WHAT YOU WILL DO: Please copy out the lines below, from the line containing "From the lens's" to the line containing "6.78 meters", both included, with the pictures left out.

## begin ENTRIES SUPPLIED

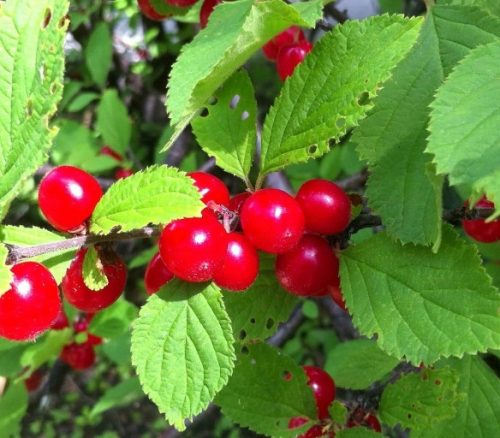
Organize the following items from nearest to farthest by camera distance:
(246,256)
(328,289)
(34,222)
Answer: (246,256)
(328,289)
(34,222)

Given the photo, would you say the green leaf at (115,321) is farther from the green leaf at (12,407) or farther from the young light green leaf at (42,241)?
the young light green leaf at (42,241)

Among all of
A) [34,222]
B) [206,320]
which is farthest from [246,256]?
[34,222]

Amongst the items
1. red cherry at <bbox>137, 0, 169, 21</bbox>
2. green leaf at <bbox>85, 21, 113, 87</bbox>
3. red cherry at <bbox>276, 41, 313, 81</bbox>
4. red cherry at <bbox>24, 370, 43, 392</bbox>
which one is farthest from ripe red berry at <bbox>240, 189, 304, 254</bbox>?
red cherry at <bbox>24, 370, 43, 392</bbox>

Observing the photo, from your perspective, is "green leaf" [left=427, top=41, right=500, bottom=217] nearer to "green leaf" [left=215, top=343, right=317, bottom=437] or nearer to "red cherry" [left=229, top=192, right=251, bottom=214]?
"red cherry" [left=229, top=192, right=251, bottom=214]

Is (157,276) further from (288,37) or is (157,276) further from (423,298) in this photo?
(288,37)

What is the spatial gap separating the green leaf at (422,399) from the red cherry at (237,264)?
0.46 m

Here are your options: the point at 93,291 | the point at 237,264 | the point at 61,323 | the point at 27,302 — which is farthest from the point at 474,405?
the point at 61,323

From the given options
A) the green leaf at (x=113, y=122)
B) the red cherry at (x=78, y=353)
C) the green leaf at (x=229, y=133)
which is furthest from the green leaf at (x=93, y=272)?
the green leaf at (x=113, y=122)

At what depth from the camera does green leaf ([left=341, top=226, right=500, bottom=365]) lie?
92 centimetres

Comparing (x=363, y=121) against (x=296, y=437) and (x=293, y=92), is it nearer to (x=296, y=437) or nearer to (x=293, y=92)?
(x=293, y=92)

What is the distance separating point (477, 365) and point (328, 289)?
0.43m

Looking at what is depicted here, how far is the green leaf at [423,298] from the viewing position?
917 millimetres

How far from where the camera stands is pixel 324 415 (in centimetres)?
142

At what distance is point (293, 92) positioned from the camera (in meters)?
1.01
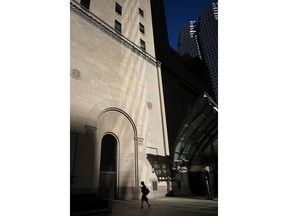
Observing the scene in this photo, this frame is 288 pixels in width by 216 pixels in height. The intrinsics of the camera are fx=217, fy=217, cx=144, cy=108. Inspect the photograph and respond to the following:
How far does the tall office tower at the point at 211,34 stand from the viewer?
504 cm

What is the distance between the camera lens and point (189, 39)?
6.26 meters

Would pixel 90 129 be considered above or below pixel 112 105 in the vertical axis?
below

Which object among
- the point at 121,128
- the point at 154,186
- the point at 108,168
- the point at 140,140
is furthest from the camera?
the point at 154,186

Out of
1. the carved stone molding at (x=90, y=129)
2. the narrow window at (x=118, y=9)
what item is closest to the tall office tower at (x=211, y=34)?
the carved stone molding at (x=90, y=129)

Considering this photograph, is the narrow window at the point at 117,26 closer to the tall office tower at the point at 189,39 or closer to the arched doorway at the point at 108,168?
the arched doorway at the point at 108,168

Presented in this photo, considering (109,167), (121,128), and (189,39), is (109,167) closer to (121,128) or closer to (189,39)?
(121,128)

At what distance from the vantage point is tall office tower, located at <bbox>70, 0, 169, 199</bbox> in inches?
362

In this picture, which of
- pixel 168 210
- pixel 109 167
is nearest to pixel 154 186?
pixel 109 167

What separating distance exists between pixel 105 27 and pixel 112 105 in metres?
4.33

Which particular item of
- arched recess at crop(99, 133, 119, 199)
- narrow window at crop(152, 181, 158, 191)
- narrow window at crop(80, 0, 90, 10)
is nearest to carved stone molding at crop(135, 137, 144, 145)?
arched recess at crop(99, 133, 119, 199)

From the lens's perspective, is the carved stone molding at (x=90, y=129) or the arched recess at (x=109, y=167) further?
the arched recess at (x=109, y=167)
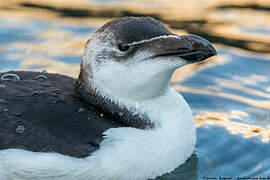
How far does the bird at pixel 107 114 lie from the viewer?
6.78 meters

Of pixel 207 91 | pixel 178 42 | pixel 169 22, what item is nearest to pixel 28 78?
pixel 178 42

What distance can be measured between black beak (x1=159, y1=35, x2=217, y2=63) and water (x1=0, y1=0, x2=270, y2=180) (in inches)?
57.8

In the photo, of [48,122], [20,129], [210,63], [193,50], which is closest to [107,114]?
[48,122]

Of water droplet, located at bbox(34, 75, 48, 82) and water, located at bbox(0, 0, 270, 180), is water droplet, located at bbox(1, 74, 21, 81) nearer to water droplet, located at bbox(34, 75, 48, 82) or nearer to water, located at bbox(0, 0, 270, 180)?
water droplet, located at bbox(34, 75, 48, 82)

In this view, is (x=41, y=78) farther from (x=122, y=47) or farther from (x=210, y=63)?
(x=210, y=63)

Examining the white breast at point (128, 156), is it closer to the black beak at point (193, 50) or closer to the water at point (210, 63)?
the water at point (210, 63)

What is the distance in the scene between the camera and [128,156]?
6.99m

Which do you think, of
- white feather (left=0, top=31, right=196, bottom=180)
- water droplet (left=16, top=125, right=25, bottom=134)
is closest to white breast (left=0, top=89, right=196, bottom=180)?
white feather (left=0, top=31, right=196, bottom=180)

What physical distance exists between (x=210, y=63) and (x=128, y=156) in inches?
184

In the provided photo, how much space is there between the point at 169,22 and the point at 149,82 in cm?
580

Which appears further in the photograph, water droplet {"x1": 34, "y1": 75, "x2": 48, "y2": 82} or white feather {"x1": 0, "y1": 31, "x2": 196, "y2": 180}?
Result: water droplet {"x1": 34, "y1": 75, "x2": 48, "y2": 82}

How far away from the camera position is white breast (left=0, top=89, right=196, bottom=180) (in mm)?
6746

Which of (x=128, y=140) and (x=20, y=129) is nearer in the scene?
(x=20, y=129)

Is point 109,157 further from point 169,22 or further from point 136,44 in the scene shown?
point 169,22
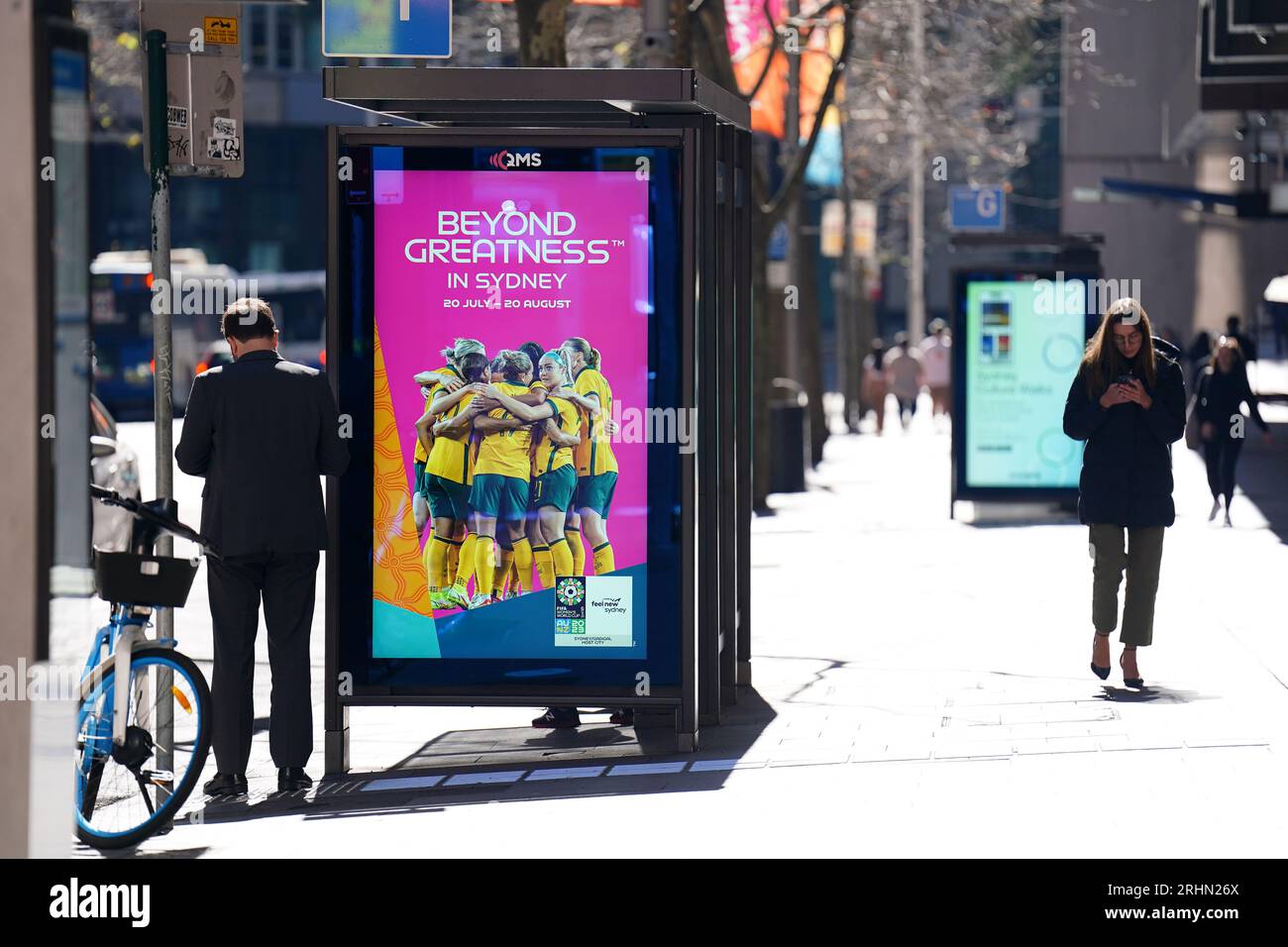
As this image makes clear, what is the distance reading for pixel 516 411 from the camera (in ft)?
27.3

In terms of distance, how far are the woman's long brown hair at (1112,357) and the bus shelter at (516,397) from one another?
2.12 m

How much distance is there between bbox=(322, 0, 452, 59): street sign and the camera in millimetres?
10203

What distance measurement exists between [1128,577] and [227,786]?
4155mm

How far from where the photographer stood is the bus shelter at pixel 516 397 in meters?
8.18

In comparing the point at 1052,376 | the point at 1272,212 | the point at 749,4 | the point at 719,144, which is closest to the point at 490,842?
the point at 719,144

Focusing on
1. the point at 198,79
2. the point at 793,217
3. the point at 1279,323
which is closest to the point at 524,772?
the point at 198,79

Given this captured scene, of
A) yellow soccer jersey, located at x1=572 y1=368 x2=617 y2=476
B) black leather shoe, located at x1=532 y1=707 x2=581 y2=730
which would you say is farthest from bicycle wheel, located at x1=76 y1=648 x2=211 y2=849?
black leather shoe, located at x1=532 y1=707 x2=581 y2=730

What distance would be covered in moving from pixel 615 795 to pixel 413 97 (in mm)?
2648

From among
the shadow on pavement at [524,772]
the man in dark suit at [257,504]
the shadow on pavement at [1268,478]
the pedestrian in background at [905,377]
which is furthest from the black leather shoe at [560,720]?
the pedestrian in background at [905,377]

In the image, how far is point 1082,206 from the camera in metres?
50.9

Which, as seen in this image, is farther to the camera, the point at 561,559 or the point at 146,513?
the point at 561,559

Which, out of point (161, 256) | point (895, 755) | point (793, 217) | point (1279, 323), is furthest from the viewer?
point (1279, 323)

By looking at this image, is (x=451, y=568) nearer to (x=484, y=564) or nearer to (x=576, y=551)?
(x=484, y=564)

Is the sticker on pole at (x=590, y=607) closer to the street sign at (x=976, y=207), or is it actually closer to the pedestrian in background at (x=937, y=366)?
the street sign at (x=976, y=207)
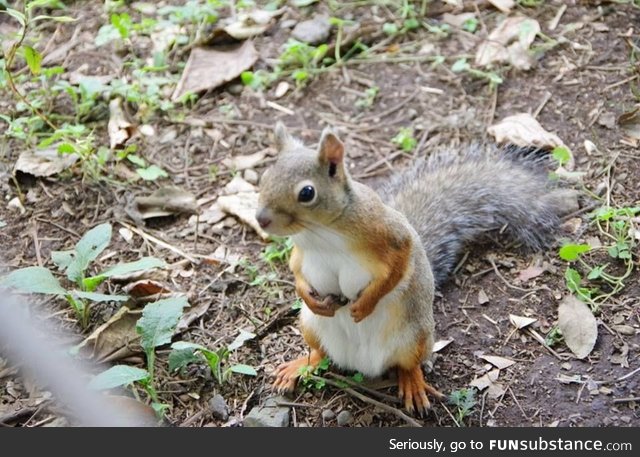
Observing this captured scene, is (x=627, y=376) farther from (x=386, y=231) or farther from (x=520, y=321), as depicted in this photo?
(x=386, y=231)

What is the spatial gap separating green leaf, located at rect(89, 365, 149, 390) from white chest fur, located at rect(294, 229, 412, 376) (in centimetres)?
48

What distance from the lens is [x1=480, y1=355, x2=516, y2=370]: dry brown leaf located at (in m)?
2.37

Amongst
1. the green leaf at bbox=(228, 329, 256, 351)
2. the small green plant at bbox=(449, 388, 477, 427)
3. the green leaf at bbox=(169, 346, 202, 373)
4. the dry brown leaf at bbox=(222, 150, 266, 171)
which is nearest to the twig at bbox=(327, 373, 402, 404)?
the small green plant at bbox=(449, 388, 477, 427)

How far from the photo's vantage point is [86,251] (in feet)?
8.13

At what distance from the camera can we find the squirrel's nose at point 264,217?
1905 millimetres

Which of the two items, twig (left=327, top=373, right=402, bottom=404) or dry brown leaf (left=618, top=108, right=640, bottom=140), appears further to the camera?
dry brown leaf (left=618, top=108, right=640, bottom=140)

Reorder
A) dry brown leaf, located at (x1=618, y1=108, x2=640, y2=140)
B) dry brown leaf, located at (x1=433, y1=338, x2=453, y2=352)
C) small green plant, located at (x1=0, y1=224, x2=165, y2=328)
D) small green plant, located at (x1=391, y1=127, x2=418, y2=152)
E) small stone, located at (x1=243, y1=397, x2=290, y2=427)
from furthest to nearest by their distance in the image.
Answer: small green plant, located at (x1=391, y1=127, x2=418, y2=152)
dry brown leaf, located at (x1=618, y1=108, x2=640, y2=140)
dry brown leaf, located at (x1=433, y1=338, x2=453, y2=352)
small green plant, located at (x1=0, y1=224, x2=165, y2=328)
small stone, located at (x1=243, y1=397, x2=290, y2=427)

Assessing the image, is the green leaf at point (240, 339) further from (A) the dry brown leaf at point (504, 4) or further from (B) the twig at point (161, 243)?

## end ENTRIES SUPPLIED

SOLUTION TO THIS TASK:
From the lens's perspective, is the carved stone molding at (x=90, y=129) or the arched recess at (x=109, y=167) further?
the arched recess at (x=109, y=167)
How far does the bird at pixel 107 114 lie from the viewer?
6.78 meters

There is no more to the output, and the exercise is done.